Then BA offloaded everything to Loganair, and sold the right to paint the aeroplanes to something called FlyBe. Saabs, which always made me feel secure. Comforted. I liked Saabs. Reliable cars, heavy, solid, Swedish. Of course aeroplanes need somewhat different qualities from earthbound vehicles. The ability to take off being the most obvious. And land. Safely.
Loganair, on behalf of Flybe , who take the money, operate 13 Saab 340Bs, (34 leather seats, worn and rattly nowadays) and four stretch Saabs, called 2000s, seating 50. No booze, free or otherwise. bad coffee and a Tunnocks Caramel Wafer. They are not bad aircraft. Their worldwide crash record is good. But they’re old and unreliable (even Saabs wear out) and, in the challenging (!) conditions of the Shetland run (Aberdeen to Shetland is 163 nautical miles, and should take 51 minutes), they are plainly past it.
Don’t just take my word for it. In October the pilots union BALPA complained in writing to Loganair that broken aircraft were “being returned to the line despite being unserviceable” and in some cases “aircraft retain defects that clearly affect flight safety”. BALPA subsequently stressed that their pilots would never fly an “unsafe” plane, and Loganair stated that “the safety of our crews and passengers is and always will be our number one priority”.
But the ‘tech’ delays have continued, public unrest in Shetland has grown and then last night, the Wednesday before Christmas, in nasty weather, a full emergency was declared at Sumburgh when a fully-loaded Saab landed on one engine.
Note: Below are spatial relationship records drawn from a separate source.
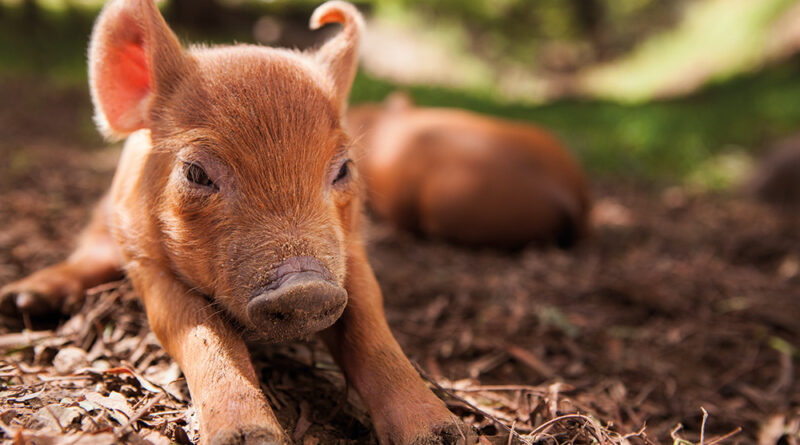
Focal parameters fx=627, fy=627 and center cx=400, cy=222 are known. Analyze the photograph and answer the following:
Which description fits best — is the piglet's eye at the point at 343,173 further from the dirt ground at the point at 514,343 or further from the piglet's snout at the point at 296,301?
the dirt ground at the point at 514,343

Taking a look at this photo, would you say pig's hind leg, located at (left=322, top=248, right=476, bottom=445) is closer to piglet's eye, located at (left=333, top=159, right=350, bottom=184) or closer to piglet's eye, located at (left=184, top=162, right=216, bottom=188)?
piglet's eye, located at (left=333, top=159, right=350, bottom=184)

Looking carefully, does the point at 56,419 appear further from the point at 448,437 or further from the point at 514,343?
the point at 514,343

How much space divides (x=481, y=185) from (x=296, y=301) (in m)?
3.81

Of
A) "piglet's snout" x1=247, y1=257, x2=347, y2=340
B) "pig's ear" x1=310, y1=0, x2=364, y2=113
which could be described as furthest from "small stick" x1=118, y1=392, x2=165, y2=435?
"pig's ear" x1=310, y1=0, x2=364, y2=113

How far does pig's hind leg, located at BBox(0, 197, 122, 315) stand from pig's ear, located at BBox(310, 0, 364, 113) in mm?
1367

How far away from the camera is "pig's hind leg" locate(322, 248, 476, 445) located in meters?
1.78

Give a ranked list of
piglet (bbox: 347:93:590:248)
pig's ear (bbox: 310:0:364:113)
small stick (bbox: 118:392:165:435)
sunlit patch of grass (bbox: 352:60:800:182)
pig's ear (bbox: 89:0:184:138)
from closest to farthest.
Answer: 1. small stick (bbox: 118:392:165:435)
2. pig's ear (bbox: 89:0:184:138)
3. pig's ear (bbox: 310:0:364:113)
4. piglet (bbox: 347:93:590:248)
5. sunlit patch of grass (bbox: 352:60:800:182)

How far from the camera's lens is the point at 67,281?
2.74 meters

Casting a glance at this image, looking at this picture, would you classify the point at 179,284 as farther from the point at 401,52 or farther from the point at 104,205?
the point at 401,52

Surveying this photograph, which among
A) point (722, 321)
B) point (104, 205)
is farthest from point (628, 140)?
point (104, 205)

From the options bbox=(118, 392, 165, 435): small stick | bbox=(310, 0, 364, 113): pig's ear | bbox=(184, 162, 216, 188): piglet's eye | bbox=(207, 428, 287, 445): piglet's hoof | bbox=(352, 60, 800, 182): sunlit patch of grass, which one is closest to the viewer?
bbox=(207, 428, 287, 445): piglet's hoof

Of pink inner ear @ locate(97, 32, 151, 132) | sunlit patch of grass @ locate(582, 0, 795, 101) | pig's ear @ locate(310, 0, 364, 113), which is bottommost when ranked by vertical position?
pink inner ear @ locate(97, 32, 151, 132)

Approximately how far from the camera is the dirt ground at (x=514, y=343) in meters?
1.95

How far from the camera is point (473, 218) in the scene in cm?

A warning light, so far, is all we know.
How do you think it feels to be on a flight which declares a full emergency? To land in the brace position, in gusty winds, in the dark? Again? Old? With a heart condition, an ill baby, just out of hospital after an operation? To wonder if you or your loved ones will get home for Christmas? To live in a community utterly dependent on this lifeline service, and be treated, apparently with contempt not just by the private companies who seem worse-than-indifferent to the people they serve, but by the Scottish Government, which provides heavy subsidies, and the UK Government, which has authority over air safety via the Civil Aviation Authority?
I have a dozen close family members coming to Shetland over Christmas and New Year, and some of them have never been here before, never flown in anything smaller than an Easyjet Orange Charabanc, certainly nothing with propellers, something that looks like a prop from Casablanca. I want to say to them, look, trust the pilots: they won’t fly unless it’s safe. But why should we be put in this position by Loganair’s reliance on a fleet of aircraft that should have been replaced years ago? If, with take-the-money-and-paint-our-logo-on FlyBeNight, they’re refusing to invest in new hardware, how can we be sure their investment in maintenance and repair is beyond reproach?
Me, I prefer to travel by boat. Not that NorthLink, now run by Serco are above criticism. Their flat-bottomed ferries are not really suitable for the 200-mile, 12-14 hour Aberdeen-Shetland run (officially the longest and most dangerous ocean crossing in UK waters). It can be rough. As the joke goes, on FlyBe you think you’re going to die; on SercoLink you wish you were dead. Bad weather and, yes, technical problems over the festivities have seen sailings disrupted. But I always take comfort in the fact that boats sink relatively slowly. There are lifeboats.
As far as I know, those much-vaunted lifejackets under your seats on aeroplanes have never saved a single life. But good engineering, properly maintained, most certainly has. People here in Shetland have lost confidence that Loganair and Flybe are supplying that good technology and proper maintenance.
They are playing fast and loose with our lives. We are absolutely sick of it. And we are frightened.